Save and load model parameters by stCluster
In certain scenarios, users may find it necessary to retain the embeddings or model parameters acquired during training for subsequent training sessions or to ensure reproducibility in other hardwares. The stCluster framework offers a method that enables users to efficiently and promptly save and load model parameters. The following tutorial will utilize the ZESTA dataset to illustrate this process.
Frist, we load the dataset, train latent representation by stCluster and save the model parameters and embedding matrix by setting attribute save_model and save_embedding in function stCluster.train.train().
[1]:
from st_datasets.dataset import get_data, get_zesta_data
from stCluster.train import train
adata, n_cluster = get_data(get_zesta_data)
_ = train(adata, radius=15, save_model='zesta_model.pkl', save_embedding='zesta_embedding.npy')
>>> INFO: Download dataset: 100%|██████████| 234M/234M [04:01<00:00, 1.01MB/s]
>>> INFO: dataset name: zebrafish embryogenesis spatiotemporal transcriptomic atlas (ZESTA), size: (13166, 26628), cluster: 45.(242.497s)
>>> INFO: Input size torch.Size([13166, 3000]).
>>> INFO: Graph contains 41704 edges, average 3.168 edges per node.
>>> INFO: Build graph success!
>>> INFO: Finish generate precluster embedding!
>>> INFO: Finish pre-cluster, result image is saved at "None", begin to prune graph.
>>> INFO: Finish pruning graph, result image is saved at "None".

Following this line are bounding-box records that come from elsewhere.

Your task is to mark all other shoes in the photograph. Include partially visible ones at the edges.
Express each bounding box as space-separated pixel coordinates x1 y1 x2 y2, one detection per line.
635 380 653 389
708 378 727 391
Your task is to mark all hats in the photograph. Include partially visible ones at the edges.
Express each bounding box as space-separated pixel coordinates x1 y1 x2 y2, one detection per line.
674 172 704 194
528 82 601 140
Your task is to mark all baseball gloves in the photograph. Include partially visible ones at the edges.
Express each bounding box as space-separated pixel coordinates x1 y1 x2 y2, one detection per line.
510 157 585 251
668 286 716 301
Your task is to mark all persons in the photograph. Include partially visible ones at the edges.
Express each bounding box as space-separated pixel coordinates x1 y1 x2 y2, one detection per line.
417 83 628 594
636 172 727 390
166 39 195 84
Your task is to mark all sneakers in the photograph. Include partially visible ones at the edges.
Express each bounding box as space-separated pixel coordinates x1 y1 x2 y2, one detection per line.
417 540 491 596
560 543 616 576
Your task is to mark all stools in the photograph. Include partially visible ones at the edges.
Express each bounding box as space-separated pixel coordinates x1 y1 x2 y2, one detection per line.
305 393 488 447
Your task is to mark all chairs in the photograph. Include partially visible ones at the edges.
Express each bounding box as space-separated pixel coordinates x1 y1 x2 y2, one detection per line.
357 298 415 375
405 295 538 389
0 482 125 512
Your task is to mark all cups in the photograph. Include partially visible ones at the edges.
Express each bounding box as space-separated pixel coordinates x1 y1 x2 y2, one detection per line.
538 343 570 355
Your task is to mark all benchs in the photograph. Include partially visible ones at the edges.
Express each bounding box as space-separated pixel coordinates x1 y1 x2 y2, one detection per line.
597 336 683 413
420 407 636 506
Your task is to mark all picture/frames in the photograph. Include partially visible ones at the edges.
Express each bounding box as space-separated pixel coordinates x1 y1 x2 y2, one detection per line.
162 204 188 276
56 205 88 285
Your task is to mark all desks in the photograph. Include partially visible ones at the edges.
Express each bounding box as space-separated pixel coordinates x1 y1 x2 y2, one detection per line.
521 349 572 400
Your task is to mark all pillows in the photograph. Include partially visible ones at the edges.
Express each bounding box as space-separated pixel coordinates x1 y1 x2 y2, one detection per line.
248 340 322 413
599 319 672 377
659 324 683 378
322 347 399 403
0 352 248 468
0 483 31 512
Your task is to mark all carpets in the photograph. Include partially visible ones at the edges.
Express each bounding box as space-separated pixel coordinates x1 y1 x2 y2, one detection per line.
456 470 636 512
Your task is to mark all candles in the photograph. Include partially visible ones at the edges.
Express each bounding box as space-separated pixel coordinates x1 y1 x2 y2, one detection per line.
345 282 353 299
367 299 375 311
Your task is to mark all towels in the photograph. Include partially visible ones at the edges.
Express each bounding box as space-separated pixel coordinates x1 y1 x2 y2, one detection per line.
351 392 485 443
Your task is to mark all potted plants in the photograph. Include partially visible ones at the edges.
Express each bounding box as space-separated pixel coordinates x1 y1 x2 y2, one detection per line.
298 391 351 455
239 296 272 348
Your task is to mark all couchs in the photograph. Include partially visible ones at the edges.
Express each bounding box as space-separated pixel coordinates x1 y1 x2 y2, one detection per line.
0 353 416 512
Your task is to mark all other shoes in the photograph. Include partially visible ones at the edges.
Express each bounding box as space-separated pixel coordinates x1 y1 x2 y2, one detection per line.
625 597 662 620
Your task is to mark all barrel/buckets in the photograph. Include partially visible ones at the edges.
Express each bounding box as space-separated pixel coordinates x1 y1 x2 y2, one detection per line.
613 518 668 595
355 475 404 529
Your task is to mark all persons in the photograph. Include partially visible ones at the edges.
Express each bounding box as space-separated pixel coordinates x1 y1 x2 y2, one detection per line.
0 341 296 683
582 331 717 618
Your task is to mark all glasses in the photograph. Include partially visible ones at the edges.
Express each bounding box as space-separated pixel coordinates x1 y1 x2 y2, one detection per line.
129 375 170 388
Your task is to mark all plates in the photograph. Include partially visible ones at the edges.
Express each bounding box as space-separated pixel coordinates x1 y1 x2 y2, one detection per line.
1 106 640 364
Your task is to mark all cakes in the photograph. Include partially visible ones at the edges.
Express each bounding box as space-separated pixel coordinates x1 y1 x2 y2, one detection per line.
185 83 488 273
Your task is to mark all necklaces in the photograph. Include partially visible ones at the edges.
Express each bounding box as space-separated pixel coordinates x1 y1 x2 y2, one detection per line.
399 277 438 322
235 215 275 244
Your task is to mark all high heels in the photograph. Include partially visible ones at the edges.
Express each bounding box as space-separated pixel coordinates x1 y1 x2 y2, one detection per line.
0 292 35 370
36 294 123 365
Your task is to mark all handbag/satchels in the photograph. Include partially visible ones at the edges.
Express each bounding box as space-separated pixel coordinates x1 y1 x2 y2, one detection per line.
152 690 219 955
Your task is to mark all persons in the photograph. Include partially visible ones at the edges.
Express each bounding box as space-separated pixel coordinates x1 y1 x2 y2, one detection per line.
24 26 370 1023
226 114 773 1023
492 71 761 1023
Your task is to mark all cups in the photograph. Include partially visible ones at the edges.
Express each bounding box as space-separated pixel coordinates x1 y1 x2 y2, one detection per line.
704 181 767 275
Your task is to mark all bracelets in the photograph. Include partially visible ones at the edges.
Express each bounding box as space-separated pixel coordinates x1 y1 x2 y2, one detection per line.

>>> INFO: Graph contains 367103 edges, average 27.883 edges per node.
>>> INFO: Build graph success!
>>> INFO: Finish model preparations, begin to train model, input data size: (13166, 3000).
>>> INFO: Training: 100%|██████████| 1000/1000 [01:13<00:00, 13.55it/s]
>>> INFO: Successfully save embedding at zesta_embedding.npy.
>>> INFO: Successfully export model at zesta_model.pkl.
>>> INFO: Finish embedding process, total time: 144.739s.
Load model parameters
We can easily load the model parameters in another device, generate embedding again and do downstream analysis.
[2]:
from st_datasets.dataset import get_data, get_zesta_data
from stCluster.run import load_and_evaluate
adata, n_cluster = get_data(get_zesta_data)
adata, score = load_and_evaluate(adata, radius=15, n_cluster=n_cluster, cluster_method='mclust', cluster_score_method='ARI', model_paras_path='zesta_model.pkl')
print(score)
>>> INFO: Use locate data.
>>> INFO: dataset name: zebrafish embryogenesis spatiotemporal transcriptomic atlas (ZESTA), size: (13166, 26628), cluster: 45.(0.424s)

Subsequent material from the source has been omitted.